Approaching the fourth week since my surgery. Terrific team at Bart’s Hospital opened me up, had a look around, found a second valve that needed attention, and now instead of feeling like an old Ford Anglia I’m well on my way to feeling like a one previous owner Golf GTI.
The operation took over four hours but I felt very little pain afterwards. Main problem now is trying hard not to do too much. My chest won’t really be ready for any gold medallions for at least six weeks, and I’m told the ticker, which enlarges to deal with the extra work-load from dysfunctional valves, may take a year to return to normal size. The upside is I have to take three months off work – doctor’s orders. Longest period without major work since I started in the biz in 1965. A chance to look around and see what others are doing. Which at the moment seems largely shouting at each other.

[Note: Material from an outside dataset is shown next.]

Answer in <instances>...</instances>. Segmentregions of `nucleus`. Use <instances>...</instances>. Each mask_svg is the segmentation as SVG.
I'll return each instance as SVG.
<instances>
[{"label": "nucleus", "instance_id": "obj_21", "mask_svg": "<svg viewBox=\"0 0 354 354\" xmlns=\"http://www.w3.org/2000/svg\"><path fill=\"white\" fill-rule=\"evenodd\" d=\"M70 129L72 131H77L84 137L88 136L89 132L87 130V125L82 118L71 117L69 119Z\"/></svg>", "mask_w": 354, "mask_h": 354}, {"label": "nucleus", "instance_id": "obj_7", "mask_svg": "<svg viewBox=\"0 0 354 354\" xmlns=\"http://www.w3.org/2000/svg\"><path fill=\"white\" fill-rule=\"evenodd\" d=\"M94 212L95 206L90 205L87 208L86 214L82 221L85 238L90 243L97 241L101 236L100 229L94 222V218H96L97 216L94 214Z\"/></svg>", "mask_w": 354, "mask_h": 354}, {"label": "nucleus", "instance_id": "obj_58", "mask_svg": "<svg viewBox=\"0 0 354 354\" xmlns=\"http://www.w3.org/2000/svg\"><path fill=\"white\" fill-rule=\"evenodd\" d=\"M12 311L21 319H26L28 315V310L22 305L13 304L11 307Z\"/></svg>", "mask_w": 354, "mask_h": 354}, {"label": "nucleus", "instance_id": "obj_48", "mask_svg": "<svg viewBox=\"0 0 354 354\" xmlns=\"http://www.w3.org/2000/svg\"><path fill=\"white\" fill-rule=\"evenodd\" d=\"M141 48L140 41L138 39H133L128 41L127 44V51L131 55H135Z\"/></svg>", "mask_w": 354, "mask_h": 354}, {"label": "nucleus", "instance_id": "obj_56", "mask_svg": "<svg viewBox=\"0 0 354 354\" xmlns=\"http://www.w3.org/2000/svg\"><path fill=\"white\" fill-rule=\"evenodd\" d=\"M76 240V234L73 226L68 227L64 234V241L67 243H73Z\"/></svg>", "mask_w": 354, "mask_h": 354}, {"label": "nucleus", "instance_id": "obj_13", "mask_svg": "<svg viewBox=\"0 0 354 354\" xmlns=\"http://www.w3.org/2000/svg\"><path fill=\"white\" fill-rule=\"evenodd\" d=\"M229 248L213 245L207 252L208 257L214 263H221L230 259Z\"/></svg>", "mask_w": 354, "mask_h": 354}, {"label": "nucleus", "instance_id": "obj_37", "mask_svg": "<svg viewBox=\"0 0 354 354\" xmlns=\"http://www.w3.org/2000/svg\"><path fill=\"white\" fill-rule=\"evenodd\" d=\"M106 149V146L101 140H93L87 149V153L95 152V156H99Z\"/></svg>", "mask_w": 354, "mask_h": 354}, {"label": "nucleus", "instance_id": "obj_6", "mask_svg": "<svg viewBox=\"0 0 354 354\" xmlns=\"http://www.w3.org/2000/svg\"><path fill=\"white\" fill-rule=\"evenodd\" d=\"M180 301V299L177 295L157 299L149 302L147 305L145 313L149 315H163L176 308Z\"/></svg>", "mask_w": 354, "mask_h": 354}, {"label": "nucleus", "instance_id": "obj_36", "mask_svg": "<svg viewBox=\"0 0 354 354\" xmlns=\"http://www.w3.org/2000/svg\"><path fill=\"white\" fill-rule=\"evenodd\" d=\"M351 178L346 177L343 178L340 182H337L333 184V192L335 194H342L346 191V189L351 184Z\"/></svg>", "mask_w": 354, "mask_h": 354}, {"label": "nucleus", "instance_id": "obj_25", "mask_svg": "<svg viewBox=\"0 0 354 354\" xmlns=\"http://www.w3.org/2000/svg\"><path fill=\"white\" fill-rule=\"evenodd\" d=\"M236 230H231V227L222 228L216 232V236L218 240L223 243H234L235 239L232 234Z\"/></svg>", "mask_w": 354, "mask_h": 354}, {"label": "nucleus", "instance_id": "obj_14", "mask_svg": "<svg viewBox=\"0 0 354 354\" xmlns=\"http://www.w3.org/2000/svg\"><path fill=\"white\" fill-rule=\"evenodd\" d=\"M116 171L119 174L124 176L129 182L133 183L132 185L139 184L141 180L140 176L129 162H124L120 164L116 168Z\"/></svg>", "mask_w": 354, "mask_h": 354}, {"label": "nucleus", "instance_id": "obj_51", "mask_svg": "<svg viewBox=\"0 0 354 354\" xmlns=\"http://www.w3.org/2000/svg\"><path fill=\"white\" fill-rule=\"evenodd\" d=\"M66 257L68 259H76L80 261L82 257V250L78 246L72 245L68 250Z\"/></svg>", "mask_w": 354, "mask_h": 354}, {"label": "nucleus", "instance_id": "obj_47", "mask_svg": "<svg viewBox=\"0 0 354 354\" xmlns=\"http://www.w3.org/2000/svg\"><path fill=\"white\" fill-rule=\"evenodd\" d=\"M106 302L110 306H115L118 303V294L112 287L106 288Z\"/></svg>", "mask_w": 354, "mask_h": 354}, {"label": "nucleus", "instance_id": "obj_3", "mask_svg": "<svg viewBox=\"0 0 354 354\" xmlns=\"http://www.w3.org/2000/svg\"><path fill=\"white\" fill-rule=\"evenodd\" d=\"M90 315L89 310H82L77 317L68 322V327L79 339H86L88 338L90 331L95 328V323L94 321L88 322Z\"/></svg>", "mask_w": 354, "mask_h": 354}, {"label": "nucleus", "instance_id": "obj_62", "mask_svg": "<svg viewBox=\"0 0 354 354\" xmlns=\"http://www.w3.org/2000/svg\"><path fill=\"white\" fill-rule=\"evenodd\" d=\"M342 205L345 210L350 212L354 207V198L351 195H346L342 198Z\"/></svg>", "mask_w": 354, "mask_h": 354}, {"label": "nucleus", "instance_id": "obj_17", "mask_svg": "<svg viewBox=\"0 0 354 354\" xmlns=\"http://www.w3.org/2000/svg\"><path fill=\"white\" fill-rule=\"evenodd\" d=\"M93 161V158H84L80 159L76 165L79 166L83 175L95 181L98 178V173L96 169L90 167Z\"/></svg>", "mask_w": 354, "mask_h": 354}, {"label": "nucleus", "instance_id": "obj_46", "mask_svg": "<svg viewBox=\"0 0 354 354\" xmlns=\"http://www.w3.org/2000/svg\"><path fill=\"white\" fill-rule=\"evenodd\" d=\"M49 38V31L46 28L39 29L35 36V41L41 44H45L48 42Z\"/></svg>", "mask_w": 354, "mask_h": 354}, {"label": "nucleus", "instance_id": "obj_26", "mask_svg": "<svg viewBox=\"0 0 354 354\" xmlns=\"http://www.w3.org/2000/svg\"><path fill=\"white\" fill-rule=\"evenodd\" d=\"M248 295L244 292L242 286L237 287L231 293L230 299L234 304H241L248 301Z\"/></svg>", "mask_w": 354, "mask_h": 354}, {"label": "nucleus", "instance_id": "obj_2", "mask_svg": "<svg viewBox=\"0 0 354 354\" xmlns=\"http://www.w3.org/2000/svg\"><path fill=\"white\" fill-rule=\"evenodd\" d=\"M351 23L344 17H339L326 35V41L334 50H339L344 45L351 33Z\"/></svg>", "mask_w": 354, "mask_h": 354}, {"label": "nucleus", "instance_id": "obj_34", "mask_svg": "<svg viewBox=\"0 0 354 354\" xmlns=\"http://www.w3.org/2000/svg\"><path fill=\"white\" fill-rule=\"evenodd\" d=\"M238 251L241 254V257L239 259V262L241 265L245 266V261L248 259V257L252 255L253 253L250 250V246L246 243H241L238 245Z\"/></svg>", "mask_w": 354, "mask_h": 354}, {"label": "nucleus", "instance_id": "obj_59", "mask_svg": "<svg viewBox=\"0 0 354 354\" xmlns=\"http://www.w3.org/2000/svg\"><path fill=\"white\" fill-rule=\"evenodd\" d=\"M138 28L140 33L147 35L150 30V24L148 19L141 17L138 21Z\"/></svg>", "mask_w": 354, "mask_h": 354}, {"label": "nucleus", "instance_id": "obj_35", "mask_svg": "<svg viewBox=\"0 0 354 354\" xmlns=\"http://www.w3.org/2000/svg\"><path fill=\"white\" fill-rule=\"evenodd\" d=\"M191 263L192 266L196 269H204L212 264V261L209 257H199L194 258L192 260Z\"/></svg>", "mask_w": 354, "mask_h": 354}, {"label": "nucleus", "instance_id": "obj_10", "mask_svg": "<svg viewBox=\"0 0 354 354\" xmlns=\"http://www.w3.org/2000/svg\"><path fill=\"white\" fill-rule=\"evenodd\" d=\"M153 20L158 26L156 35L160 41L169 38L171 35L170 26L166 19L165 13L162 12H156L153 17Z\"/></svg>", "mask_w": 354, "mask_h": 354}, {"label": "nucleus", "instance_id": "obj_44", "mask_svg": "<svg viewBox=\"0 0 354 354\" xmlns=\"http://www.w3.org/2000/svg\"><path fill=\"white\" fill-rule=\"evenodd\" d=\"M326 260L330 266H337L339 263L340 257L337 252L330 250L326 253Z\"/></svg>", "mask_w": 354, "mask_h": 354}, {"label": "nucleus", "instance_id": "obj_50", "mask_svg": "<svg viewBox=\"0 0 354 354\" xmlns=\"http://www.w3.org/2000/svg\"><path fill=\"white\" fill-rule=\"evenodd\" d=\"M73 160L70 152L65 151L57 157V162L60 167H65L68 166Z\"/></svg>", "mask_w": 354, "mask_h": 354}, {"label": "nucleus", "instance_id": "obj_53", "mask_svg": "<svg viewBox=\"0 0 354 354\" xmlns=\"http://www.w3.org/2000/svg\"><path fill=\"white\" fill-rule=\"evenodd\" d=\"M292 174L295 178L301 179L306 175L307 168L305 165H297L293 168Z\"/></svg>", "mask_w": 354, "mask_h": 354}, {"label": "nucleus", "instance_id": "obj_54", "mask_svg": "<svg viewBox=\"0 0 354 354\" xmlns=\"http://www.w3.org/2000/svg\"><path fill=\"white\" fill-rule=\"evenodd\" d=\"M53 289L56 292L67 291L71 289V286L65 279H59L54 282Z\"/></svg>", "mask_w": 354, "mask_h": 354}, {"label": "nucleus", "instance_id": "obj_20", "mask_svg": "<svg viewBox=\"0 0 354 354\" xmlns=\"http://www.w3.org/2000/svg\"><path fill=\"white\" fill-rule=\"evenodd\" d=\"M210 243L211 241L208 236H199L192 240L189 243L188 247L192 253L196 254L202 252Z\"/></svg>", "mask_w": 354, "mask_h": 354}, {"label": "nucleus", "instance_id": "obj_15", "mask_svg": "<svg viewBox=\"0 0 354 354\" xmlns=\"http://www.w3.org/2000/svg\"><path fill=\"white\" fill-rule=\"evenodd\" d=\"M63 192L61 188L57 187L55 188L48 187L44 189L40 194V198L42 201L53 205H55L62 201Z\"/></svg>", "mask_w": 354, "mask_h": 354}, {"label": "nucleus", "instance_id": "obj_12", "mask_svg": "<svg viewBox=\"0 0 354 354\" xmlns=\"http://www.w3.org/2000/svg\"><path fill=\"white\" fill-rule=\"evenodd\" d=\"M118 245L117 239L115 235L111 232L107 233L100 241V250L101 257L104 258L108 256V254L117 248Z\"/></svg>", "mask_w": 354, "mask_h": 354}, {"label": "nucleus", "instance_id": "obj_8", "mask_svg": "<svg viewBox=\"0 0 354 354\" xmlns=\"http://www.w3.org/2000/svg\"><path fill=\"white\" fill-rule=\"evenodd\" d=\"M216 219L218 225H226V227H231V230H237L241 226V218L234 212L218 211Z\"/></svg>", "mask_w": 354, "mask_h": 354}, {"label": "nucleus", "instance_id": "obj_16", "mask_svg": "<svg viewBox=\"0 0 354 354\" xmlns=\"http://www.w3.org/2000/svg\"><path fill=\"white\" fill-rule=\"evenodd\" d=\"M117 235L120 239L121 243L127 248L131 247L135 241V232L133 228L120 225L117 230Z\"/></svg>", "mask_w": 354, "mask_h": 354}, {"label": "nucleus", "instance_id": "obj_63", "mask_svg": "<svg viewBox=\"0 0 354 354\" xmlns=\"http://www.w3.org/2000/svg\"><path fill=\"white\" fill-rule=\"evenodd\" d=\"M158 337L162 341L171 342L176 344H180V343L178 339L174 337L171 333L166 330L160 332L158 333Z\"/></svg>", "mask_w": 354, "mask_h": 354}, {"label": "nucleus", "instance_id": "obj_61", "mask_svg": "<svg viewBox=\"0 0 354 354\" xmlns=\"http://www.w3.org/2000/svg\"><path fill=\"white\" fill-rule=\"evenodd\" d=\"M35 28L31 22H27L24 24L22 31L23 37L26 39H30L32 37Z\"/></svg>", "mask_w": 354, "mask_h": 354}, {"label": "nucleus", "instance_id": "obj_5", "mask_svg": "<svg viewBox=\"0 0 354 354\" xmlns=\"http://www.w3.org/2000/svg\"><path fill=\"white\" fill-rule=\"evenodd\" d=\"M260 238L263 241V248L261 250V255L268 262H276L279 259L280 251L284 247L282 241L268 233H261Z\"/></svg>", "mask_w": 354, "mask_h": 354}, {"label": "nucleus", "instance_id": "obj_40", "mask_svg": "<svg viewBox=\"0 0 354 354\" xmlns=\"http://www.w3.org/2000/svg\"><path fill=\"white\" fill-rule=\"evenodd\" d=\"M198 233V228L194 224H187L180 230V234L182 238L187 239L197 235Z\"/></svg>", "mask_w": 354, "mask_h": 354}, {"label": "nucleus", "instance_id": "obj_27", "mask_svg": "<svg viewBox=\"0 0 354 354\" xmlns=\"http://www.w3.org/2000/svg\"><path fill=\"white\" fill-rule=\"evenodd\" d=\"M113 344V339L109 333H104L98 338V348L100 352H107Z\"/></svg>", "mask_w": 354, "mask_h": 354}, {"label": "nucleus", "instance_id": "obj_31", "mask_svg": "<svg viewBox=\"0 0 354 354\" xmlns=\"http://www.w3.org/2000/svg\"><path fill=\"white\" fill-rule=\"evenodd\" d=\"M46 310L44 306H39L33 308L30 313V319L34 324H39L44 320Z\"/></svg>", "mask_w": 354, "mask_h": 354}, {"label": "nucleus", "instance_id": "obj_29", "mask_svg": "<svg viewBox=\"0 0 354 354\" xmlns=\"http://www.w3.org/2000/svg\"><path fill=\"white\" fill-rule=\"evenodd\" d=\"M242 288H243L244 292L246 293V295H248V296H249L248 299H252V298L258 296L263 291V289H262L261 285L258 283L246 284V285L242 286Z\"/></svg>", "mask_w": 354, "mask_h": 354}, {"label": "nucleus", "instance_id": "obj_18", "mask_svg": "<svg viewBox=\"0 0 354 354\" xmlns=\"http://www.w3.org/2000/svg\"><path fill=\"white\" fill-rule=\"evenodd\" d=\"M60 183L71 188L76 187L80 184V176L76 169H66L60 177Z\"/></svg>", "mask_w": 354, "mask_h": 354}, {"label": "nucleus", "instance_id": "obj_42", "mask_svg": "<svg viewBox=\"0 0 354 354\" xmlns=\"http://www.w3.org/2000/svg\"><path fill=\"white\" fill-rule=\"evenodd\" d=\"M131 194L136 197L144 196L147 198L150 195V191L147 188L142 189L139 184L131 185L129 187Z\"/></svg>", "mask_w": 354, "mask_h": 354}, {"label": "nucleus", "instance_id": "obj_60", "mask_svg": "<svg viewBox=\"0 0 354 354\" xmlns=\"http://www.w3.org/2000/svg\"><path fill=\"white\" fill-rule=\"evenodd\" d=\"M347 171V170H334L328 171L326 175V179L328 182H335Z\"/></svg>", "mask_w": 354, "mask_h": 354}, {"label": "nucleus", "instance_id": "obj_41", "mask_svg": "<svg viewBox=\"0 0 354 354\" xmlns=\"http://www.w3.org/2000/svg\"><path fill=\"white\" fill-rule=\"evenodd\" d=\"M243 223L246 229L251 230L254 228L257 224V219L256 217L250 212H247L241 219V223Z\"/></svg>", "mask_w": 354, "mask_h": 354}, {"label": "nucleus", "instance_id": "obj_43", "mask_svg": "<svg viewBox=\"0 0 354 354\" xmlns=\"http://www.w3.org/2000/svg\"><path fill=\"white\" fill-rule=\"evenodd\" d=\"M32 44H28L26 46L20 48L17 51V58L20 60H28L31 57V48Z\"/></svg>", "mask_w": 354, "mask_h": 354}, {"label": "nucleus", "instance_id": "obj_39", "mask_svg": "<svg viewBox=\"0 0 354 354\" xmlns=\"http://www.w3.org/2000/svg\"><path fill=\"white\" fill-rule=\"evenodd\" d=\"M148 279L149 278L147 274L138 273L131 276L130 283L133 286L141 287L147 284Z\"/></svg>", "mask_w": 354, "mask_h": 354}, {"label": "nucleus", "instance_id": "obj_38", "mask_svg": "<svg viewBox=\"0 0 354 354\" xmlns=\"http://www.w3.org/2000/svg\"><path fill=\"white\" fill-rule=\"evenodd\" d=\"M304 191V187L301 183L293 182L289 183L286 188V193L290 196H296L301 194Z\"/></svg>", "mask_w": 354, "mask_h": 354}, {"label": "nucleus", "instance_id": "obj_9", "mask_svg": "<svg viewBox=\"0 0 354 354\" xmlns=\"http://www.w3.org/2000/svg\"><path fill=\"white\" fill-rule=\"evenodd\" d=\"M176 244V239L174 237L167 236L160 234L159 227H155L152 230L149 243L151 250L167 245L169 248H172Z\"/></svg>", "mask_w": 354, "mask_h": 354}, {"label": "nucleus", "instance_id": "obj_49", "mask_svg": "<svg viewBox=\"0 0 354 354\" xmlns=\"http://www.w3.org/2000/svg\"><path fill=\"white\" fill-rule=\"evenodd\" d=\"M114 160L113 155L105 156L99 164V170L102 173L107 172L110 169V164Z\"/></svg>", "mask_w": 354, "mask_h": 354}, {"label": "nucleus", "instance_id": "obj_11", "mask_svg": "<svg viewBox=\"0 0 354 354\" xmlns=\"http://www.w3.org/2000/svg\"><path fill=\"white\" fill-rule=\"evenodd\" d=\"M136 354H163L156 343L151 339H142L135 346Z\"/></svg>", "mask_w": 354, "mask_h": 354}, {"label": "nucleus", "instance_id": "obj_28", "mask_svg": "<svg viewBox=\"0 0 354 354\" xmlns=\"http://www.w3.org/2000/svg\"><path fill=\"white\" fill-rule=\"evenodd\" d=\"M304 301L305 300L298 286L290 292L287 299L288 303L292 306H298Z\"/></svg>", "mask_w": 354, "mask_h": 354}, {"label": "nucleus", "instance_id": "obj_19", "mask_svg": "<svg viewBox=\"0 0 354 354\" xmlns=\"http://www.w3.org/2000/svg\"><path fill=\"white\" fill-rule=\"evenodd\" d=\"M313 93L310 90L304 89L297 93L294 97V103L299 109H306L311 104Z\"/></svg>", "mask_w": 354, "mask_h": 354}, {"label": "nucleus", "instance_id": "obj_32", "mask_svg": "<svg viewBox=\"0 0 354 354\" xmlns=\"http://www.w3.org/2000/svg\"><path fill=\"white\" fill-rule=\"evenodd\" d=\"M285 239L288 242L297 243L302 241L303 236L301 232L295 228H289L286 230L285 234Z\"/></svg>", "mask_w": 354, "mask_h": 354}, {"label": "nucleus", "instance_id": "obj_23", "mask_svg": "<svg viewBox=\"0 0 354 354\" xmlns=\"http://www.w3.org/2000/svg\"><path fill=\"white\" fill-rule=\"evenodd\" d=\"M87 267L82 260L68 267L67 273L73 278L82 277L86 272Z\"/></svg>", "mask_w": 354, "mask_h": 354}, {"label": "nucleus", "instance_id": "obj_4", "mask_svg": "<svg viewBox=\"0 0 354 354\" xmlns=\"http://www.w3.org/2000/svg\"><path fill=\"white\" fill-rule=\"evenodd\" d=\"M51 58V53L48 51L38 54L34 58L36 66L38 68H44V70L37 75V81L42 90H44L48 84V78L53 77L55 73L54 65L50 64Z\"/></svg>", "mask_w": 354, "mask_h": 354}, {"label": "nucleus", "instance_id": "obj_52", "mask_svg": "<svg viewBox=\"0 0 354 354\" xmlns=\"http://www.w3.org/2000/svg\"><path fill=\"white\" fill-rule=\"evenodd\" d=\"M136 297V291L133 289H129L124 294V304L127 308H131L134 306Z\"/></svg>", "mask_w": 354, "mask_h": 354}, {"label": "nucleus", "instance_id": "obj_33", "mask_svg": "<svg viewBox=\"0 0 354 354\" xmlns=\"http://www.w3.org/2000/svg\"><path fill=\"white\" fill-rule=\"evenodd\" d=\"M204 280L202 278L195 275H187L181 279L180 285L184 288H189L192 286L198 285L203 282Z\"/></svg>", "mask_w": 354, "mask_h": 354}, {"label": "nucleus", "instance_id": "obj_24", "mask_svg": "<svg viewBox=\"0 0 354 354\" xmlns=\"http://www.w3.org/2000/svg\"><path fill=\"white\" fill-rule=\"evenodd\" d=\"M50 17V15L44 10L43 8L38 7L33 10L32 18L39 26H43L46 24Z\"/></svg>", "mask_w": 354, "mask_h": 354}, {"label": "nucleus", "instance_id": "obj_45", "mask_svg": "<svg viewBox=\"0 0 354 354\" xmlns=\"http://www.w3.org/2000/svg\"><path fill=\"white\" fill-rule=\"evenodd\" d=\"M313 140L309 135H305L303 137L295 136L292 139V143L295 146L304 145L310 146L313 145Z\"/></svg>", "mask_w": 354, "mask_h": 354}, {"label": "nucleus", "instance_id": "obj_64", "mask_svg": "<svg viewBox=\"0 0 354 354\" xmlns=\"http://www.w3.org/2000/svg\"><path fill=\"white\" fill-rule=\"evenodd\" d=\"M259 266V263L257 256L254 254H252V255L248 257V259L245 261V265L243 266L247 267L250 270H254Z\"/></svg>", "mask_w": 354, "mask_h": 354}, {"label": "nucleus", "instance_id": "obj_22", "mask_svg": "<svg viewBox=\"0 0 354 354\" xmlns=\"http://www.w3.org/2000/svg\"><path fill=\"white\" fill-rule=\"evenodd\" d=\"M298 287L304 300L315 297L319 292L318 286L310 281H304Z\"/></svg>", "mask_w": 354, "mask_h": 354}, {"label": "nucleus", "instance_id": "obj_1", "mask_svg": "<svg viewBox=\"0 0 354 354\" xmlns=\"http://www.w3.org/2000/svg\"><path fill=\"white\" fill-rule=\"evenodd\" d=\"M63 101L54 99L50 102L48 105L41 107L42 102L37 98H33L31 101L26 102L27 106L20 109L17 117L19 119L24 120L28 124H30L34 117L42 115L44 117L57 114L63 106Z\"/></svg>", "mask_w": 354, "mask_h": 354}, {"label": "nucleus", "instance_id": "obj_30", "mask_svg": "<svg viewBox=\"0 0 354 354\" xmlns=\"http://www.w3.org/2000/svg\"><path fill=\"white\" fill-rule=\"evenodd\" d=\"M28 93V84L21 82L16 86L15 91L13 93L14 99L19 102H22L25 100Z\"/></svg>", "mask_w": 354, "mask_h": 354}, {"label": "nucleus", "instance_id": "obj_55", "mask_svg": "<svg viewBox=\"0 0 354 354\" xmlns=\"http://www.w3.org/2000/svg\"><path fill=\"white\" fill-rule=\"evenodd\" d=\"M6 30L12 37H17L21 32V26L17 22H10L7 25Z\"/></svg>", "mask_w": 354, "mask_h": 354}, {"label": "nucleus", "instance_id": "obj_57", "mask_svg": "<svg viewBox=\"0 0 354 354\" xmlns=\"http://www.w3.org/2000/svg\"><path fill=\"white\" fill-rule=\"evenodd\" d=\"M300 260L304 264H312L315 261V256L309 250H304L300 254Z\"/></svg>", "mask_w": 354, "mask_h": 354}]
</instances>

Thanks so much to all those who sent cards and left e-mail messages of encouragement. I’m sure you speeded up the recovery. Now, excuse me while I get back to doing nothing.
As you can see, I’m still very well, although my foot’s a bit swollen. It’s an odd feeling to be facing the most invasive operation of my life when the sun’s out and I’m looking forward to a glass of chilled white, but that’s the way it is at the moment. Having said that, I’m reminded that I’ve been for my last run for a while and climbing Everest is probably not a good idea until after they’ve done a puncture repair job on my mitral valve.
The North Korea Journal, my daily record of last year’s extraordinary trip to North Korea is being printed as I write and is set for publication on September 19th. That’s only a couple of weeks after I’ve been under the knife, which is why I had, very reluctantly, to cancel the North Korea Journal book tour in October. Many apologies to all who’d booked tickets. You’ll just have to go and see Mick Jagger instead.
1969 was quite a year. Not only did man walk on the Moon for the first time, but both the Clangers and Monty Python were born within a month of each other. And both are still employing me. I record the next batch of Clanger narrations later in the autumn, and, in the meantime, I’ve helped assemble some weird, wacky archive material for Python’s 50th birthday on Radio Four. Python as you’ve never heard it before.
I must obey doctor’s orders and give my repaired heart a month or two’s rest from work, but it won’t be easy for someone who gets twitchy taking a week off ! Watch out for Around The Sitting Room in Eighty Days or Boiled Eggs, an Illustrated History.
Enjoy what’s left of the summer once BA and Ryanair have been at it.